#### Your goal
Your copy should match the records exactly, except that it contains no pictures.

__________________________________________________

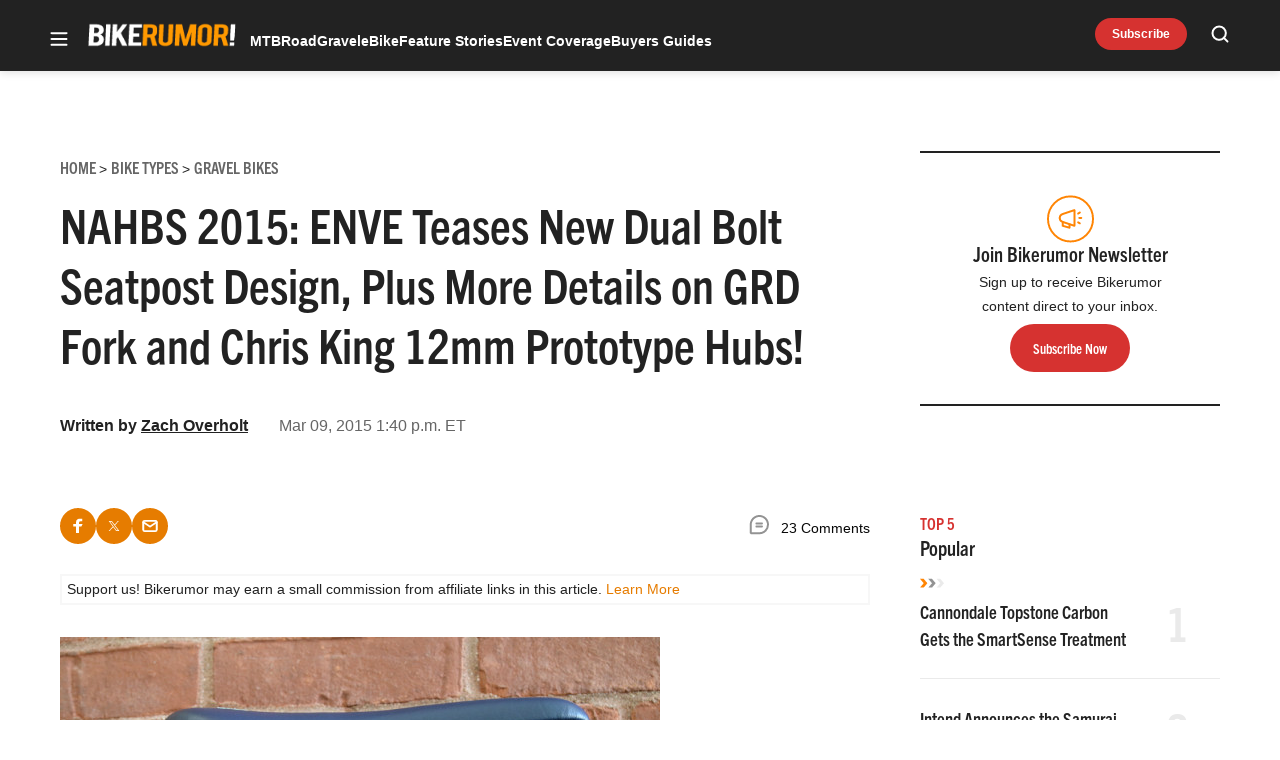

--- FILE ---
content_type: text/html; charset=utf-8
request_url: https://www.google.com/recaptcha/api2/aframe
body_size: 269
content:
<!DOCTYPE HTML><html><head><meta http-equiv="content-type" content="text/html; charset=UTF-8"></head><body><script nonce="VdbkCFnFJMDjkKhxXf6Raw">/** Anti-fraud and anti-abuse applications only. See google.com/recaptcha */ try{var clients={'sodar':'https://pagead2.googlesyndication.com/pagead/sodar?'};window.addEventListener("message",function(a){try{if(a.source===window.parent){var b=JSON.parse(a.data);var c=clients[b['id']];if(c){var d=document.createElement('img');d.src=c+b['params']+'&rc='+(localStorage.getItem("rc::a")?sessionStorage.getItem("rc::b"):"");window.document.body.appendChild(d);sessionStorage.setItem("rc::e",parseInt(sessionStorage.getItem("rc::e")||0)+1);localStorage.setItem("rc::h",'1769027398666');}}}catch(b){}});window.parent.postMessage("_grecaptcha_ready", "*");}catch(b){}</script></body></html>

--- FILE ---
content_type: application/javascript; charset=utf-8
request_url: https://fundingchoicesmessages.google.com/f/AGSKWxWuou6UJFwSxnNC4tev9354hMBdwb5OFfptLycnZZXoTc9eDog7IzCfCPbjC0dlwnhVyD5QauGBJt3pZ-rKccGN2gnFvwhZYp_dUAsm5MlWKOvI4553xEMjbKwqqRSVE1rCM1eHveePbbdQm4miM266YarSi1T-oQg2jYTE6X2ITs1JNVXZKzqIiZIb/_/zalando-ad-/adscripts2./owa.MessageAdList._ad2.-main/ad.
body_size: -1289
content:
window['807abfa9-146c-40b4-89a4-a113c0f49101'] = true;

__________________________________________________

#### Written answer
--- FILE ---
content_type: text/html; charset=utf-8
request_url: https://www.google.com/recaptcha/api2/aframe
body_size: 269
content:
<!DOCTYPE HTML><html><head><meta http-equiv="content-type" content="text/html; charset=UTF-8"></head><body><script nonce="VdbkCFnFJMDjkKhxXf6Raw">/** Anti-fraud and anti-abuse applications only. See google.com/recaptcha */ try{var clients={'sodar':'https://pagead2.googlesyndication.com/pagead/sodar?'};window.addEventListener("message",function(a){try{if(a.source===window.parent){var b=JSON.parse(a.data);var c=clients[b['id']];if(c){var d=document.createElement('img');d.src=c+b['params']+'&rc='+(localStorage.getItem("rc::a")?sessionStorage.getItem("rc::b"):"");window.document.body.appendChild(d);sessionStorage.setItem("rc::e",parseInt(sessionStorage.getItem("rc::e")||0)+1);localStorage.setItem("rc::h",'1769027398666');}}}catch(b){}});window.parent.postMessage("_grecaptcha_ready", "*");}catch(b){}</script></body></html>

--- FILE ---
content_type: application/javascript; charset=utf-8
request_url: https://fundingchoicesmessages.google.com/f/AGSKWxWuou6UJFwSxnNC4tev9354hMBdwb5OFfptLycnZZXoTc9eDog7IzCfCPbjC0dlwnhVyD5QauGBJt3pZ-rKccGN2gnFvwhZYp_dUAsm5MlWKOvI4553xEMjbKwqqRSVE1rCM1eHveePbbdQm4miM266YarSi1T-oQg2jYTE6X2ITs1JNVXZKzqIiZIb/_/zalando-ad-/adscripts2./owa.MessageAdList._ad2.-main/ad.
body_size: -1289
content:
window['807abfa9-146c-40b4-89a4-a113c0f49101'] = true;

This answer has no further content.